> **Tasks**:
a: For each statement, answer yes or no according to the article on genetically modified food, and quote the deciding words. (i) Sainsbury's, Tesco and Marks and Spencer have undertaken not to stock genetically modified food. (ii) The article holds that GM food is less safe than food modified only by cross breeding. (iii) GM products are always rigorously tested for human detriment.
b: Answer these questions from the article on genetically modified food.
(i) What office did the Federal Government announce it will establish?
(ii) Who discovered the molecular structure of DNA?
(iii) Eating GM or non-GM food is many times safer than what?
c: Reproduce the stretch of the article on genetically modified food from "Nothing in life" through "the particular substances.".

> **Source document**:
Wednesday, June 09, 1999

Nothing to Fear from Genetically-Modified Tomato Paste but Fear Itself

Among its budget measures, the Federal Government announced that it will establish the grandiloquent Office of Gene Technology Regulator.  Amid all the excitement over the GST, the initiative caused little comment, nevertheless, it is not at all a bad idea to establish an open process that has a chance of being trusted.  Significant numbers of Europeans whose parents had the courage to shrug off each other's bombs have become terrified of tomato paste.  It is paste that North Americans are happily eating.  Fear of all genetically modified food is so great that Sainsbury's, Tesco and Marks and Spencer have all undertaken not to stock it.

The campaign against genetic modification, and especially GM food, is conducted by the same activists who campaign against many things and, in the case of Europe, is encouraged by anti-American protectionism.  It has the hallmark of a beat up.  Nevertheless, if the same, I believe irrational, terror were to infect Australians, then our Government would come under pressure to regulate the use of bio-technology in ways that would cause our industries to lose to overseas competitors and our scientists to take their skills elsewhere.  Therefore, before assuming the worst Australians should learn what genetic modification is and put its dangers in context.

Following the discovery by James Watson and Francis Crick of the molecular structure of DNA in about 1960, biotechnologists learned how to introduce genes to plants and animals with much greater precision and from species other than that of the host.  This technology became referred to as "Genetic Engineering" and the term "genetically modified" came to refer to living or dead matter that carries genes introduced by "gene splicing".

Nothing in life is perfectly safe.  We can, however, say with reasonable confidence that GM food is safer than food that has been modified by only the old method of cross breeding sometimes supplemented by the irradiation of seed to induce mutation.  Food that has been genetically modified by only nature is virtually unobtainable but, if it were, it would be no safer than the food we do eat.  Because plants must protect themselves against their predators, much of what we eat is poisonous.  If ingested in sufficient quantity, they would kill us.  We have no cause to worry only because long before we eat too much we lose our appetite for the particular substances.

Because the risks in both cases are so small, comparing the safety of GM foods with non-GM foods is almost meaningless.  Half of "almost nothing" remains "almost nothing".  Eating either is many times safer than riding in a motor car.  Nevertheless, since some folk are worried, it is worth observing that GM food is a little safer than other food for two reasons.  First, the likelihood of producing a food with an unwanted, say, carcinogen is less when precise methods are employed.  Second, GM products are always rigorously tested for human detriment.  That is not always the case with other foods.

> **Record excerpts**:
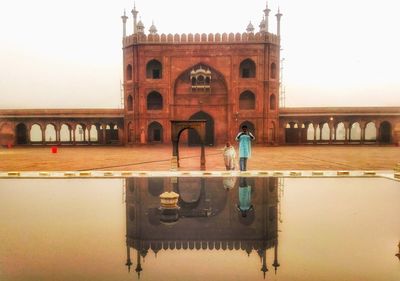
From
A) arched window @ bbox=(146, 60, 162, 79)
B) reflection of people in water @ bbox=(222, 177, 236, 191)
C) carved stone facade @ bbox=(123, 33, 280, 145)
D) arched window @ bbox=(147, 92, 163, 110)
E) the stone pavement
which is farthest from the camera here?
arched window @ bbox=(147, 92, 163, 110)

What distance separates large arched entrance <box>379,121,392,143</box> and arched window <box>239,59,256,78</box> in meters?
10.8

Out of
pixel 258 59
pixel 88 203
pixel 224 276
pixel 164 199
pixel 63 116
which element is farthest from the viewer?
pixel 63 116

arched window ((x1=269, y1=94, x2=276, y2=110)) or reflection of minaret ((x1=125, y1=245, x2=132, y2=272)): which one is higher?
arched window ((x1=269, y1=94, x2=276, y2=110))

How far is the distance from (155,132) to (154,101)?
90.2 inches

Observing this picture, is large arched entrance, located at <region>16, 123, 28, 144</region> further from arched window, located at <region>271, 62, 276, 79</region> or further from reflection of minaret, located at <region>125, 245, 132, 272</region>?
reflection of minaret, located at <region>125, 245, 132, 272</region>

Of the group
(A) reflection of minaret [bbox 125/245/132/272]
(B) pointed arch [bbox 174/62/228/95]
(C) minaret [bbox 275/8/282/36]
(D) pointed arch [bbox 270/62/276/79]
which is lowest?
(A) reflection of minaret [bbox 125/245/132/272]

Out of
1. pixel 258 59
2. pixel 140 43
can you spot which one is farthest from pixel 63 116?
pixel 258 59

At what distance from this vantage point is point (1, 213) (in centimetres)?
546

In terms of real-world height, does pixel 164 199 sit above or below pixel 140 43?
below

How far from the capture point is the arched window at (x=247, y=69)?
25.5 m

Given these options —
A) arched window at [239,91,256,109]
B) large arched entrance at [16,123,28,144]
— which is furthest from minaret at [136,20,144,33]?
large arched entrance at [16,123,28,144]

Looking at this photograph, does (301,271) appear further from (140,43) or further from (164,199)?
(140,43)

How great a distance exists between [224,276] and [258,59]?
2309 cm

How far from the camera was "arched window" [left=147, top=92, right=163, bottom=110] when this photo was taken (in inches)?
1025
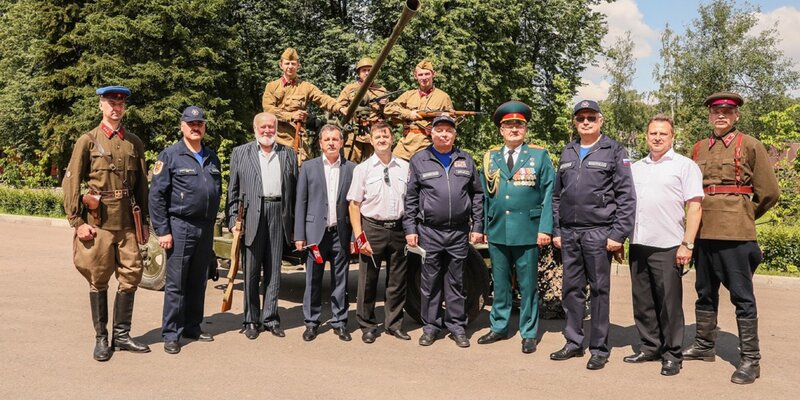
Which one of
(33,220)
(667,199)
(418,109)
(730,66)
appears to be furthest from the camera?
(730,66)

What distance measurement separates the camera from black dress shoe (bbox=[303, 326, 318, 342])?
589 centimetres

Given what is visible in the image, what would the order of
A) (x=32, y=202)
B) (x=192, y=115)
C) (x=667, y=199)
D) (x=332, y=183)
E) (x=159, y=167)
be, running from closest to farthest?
1. (x=667, y=199)
2. (x=159, y=167)
3. (x=192, y=115)
4. (x=332, y=183)
5. (x=32, y=202)

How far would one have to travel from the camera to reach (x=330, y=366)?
509 centimetres

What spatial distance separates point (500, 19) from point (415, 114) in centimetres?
1707

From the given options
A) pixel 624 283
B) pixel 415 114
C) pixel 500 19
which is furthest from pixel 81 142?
pixel 500 19

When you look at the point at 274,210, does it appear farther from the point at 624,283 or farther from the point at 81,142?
the point at 624,283

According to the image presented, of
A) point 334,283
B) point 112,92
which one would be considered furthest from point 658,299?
point 112,92

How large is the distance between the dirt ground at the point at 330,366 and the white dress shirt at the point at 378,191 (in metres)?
1.07

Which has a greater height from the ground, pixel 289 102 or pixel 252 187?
pixel 289 102

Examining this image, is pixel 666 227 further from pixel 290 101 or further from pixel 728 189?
pixel 290 101

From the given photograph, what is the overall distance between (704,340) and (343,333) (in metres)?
2.83

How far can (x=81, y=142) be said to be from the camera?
5.21 metres

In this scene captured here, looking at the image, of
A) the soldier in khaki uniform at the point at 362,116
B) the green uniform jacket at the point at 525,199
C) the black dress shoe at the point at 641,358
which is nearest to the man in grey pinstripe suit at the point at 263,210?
the soldier in khaki uniform at the point at 362,116

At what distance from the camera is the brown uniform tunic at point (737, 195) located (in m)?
5.09
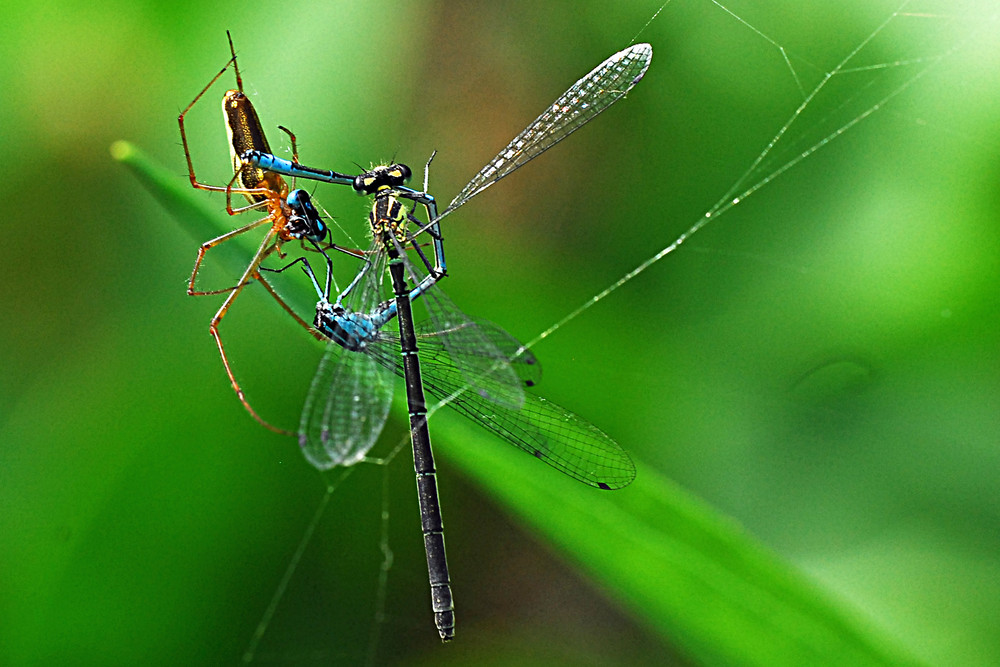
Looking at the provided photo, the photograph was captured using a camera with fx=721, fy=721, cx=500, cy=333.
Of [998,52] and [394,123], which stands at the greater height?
[998,52]

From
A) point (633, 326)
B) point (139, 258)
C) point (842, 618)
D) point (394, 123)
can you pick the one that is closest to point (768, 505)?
point (633, 326)

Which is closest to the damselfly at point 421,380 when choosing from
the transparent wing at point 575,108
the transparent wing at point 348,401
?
the transparent wing at point 348,401

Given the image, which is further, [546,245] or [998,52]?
[546,245]

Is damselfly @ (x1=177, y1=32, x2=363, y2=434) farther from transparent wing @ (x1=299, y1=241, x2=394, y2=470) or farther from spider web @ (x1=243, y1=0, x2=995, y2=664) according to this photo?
spider web @ (x1=243, y1=0, x2=995, y2=664)

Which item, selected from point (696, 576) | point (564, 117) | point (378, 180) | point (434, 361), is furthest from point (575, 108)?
point (696, 576)

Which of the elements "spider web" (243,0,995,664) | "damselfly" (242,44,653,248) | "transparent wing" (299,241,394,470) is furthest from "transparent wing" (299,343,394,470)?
"spider web" (243,0,995,664)

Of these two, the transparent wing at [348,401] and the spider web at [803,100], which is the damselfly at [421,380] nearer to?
the transparent wing at [348,401]

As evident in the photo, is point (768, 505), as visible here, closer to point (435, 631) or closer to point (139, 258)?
point (435, 631)
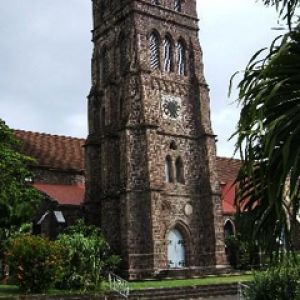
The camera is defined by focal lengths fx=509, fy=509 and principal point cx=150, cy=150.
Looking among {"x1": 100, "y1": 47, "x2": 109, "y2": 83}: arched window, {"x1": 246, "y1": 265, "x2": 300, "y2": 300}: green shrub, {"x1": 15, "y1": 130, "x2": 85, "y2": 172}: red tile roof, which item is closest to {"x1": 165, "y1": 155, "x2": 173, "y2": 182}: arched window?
{"x1": 100, "y1": 47, "x2": 109, "y2": 83}: arched window

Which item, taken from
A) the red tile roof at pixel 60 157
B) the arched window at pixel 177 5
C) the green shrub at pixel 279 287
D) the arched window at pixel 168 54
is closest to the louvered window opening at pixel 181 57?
the arched window at pixel 168 54

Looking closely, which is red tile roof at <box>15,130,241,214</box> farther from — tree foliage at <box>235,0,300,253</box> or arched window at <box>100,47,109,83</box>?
tree foliage at <box>235,0,300,253</box>

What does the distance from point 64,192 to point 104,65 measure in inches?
382

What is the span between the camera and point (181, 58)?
1425 inches

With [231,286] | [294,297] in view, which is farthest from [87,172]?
[294,297]

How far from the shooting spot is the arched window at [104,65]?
1430 inches

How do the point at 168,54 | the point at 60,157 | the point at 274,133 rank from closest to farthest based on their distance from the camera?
the point at 274,133, the point at 168,54, the point at 60,157

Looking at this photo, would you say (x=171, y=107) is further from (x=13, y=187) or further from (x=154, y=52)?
(x=13, y=187)

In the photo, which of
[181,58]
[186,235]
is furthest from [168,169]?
[181,58]

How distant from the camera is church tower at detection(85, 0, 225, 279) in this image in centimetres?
3031

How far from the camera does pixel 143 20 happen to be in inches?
1340

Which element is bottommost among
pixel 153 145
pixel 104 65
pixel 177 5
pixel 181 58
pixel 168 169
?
pixel 168 169

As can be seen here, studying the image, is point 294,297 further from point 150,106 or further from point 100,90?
point 100,90

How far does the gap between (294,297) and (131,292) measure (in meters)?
10.7
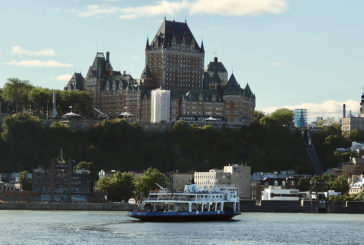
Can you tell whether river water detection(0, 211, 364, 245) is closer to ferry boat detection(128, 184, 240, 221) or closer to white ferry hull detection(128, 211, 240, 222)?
white ferry hull detection(128, 211, 240, 222)

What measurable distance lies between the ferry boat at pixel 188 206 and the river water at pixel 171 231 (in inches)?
97.4

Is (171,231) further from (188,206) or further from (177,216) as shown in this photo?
(188,206)

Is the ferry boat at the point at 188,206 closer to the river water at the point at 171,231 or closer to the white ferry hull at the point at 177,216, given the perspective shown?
the white ferry hull at the point at 177,216

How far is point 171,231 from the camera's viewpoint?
→ 148250 mm

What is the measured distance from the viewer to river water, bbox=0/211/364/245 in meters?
136

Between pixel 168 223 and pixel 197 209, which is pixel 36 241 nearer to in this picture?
pixel 168 223

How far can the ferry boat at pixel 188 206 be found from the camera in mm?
168875

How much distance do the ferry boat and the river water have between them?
2.47m

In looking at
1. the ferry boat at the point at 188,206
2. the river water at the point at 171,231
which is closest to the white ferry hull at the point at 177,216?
the ferry boat at the point at 188,206

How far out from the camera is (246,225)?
16500 cm

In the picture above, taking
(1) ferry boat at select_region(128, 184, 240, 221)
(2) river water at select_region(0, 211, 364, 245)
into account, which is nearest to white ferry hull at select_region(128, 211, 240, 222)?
(1) ferry boat at select_region(128, 184, 240, 221)

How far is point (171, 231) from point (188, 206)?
2625cm

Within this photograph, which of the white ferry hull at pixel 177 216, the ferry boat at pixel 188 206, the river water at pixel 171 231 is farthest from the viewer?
the ferry boat at pixel 188 206

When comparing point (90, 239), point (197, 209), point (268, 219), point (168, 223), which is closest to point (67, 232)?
point (90, 239)
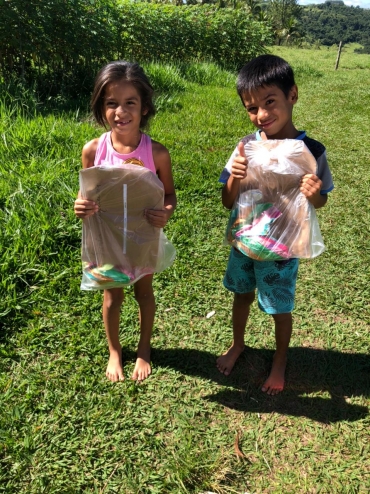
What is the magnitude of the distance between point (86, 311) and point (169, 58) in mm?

> **Exercise solutions**:
a:
(i) Yes: "Sainsbury's, Tesco and Marks and Spencer have all undertaken not to stock it."
(ii) No: "GM food is safer than food that has been modified by only the old method of cross breeding"
(iii) Yes: "GM products are always rigorously tested for human detriment."

b:
(i) The Office of Gene Technology Regulator.
(ii) James Watson and Francis Crick.
(iii) Riding in a motor car.

c:
Nothing in life is perfectly safe.  We can, however, say with reasonable confidence that GM food is safer than food that has been modified by only the old method of cross breeding sometimes supplemented by the irradiation of seed to induce mutation.  Food that has been genetically modified by only nature is virtually unobtainable but, if it were, it would be no safer than the food we do eat.  Because plants must protect themselves against their predators, much of what we eat is poisonous.  If ingested in sufficient quantity, they would kill us.  We have no cause to worry only because long before we eat too much we lose our appetite for the particular substances.